(Spatial question listing)
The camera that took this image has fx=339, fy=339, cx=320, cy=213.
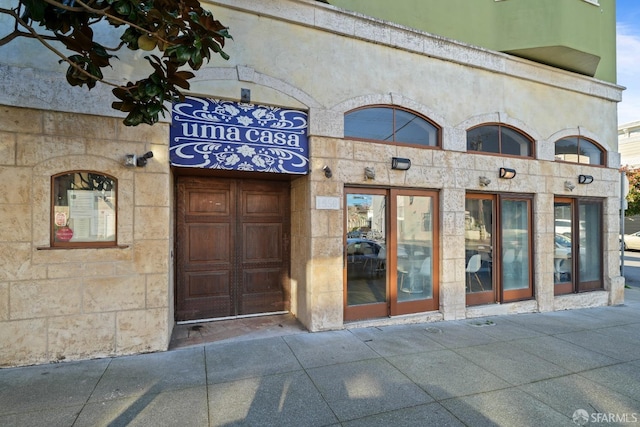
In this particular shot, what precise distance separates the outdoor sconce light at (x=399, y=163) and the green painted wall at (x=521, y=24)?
259cm

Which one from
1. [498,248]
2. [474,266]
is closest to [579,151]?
[498,248]

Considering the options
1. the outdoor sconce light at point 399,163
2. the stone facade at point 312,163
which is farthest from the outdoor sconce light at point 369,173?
the outdoor sconce light at point 399,163

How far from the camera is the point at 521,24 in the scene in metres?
6.96

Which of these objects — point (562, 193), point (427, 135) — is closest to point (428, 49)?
point (427, 135)

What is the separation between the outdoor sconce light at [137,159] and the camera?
14.6 feet

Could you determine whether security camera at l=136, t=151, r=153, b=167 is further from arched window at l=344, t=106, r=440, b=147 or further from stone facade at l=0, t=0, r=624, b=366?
arched window at l=344, t=106, r=440, b=147

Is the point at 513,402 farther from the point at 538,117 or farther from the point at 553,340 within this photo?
the point at 538,117

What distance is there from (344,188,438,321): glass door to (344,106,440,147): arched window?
944 mm

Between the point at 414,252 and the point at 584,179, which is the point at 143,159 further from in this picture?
the point at 584,179

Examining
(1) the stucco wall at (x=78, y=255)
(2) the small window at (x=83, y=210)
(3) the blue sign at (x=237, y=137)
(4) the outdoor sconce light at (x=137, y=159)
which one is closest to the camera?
(1) the stucco wall at (x=78, y=255)

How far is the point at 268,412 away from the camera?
3266 millimetres

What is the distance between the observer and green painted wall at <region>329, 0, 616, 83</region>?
21.2 ft

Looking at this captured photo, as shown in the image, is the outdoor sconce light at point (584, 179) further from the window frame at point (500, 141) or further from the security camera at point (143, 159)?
the security camera at point (143, 159)

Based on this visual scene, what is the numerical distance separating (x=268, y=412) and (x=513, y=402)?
2.54 metres
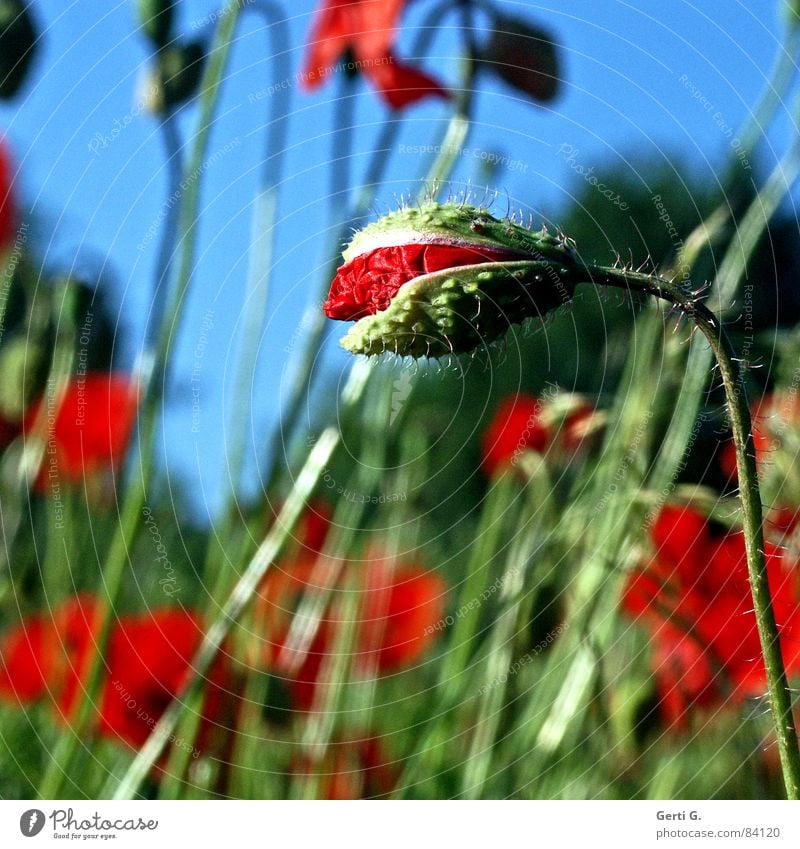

**Written task:** Locate each line in the listing above that contains the word "arched", and copy those lines out in full.

**The response:**
Could you determine whether security camera at l=136, t=151, r=153, b=167 is further from arched window at l=344, t=106, r=440, b=147 or further from stone facade at l=0, t=0, r=624, b=366?
arched window at l=344, t=106, r=440, b=147
What distance is there from (344,188,438,321): glass door to (344,106,440,147): arched window?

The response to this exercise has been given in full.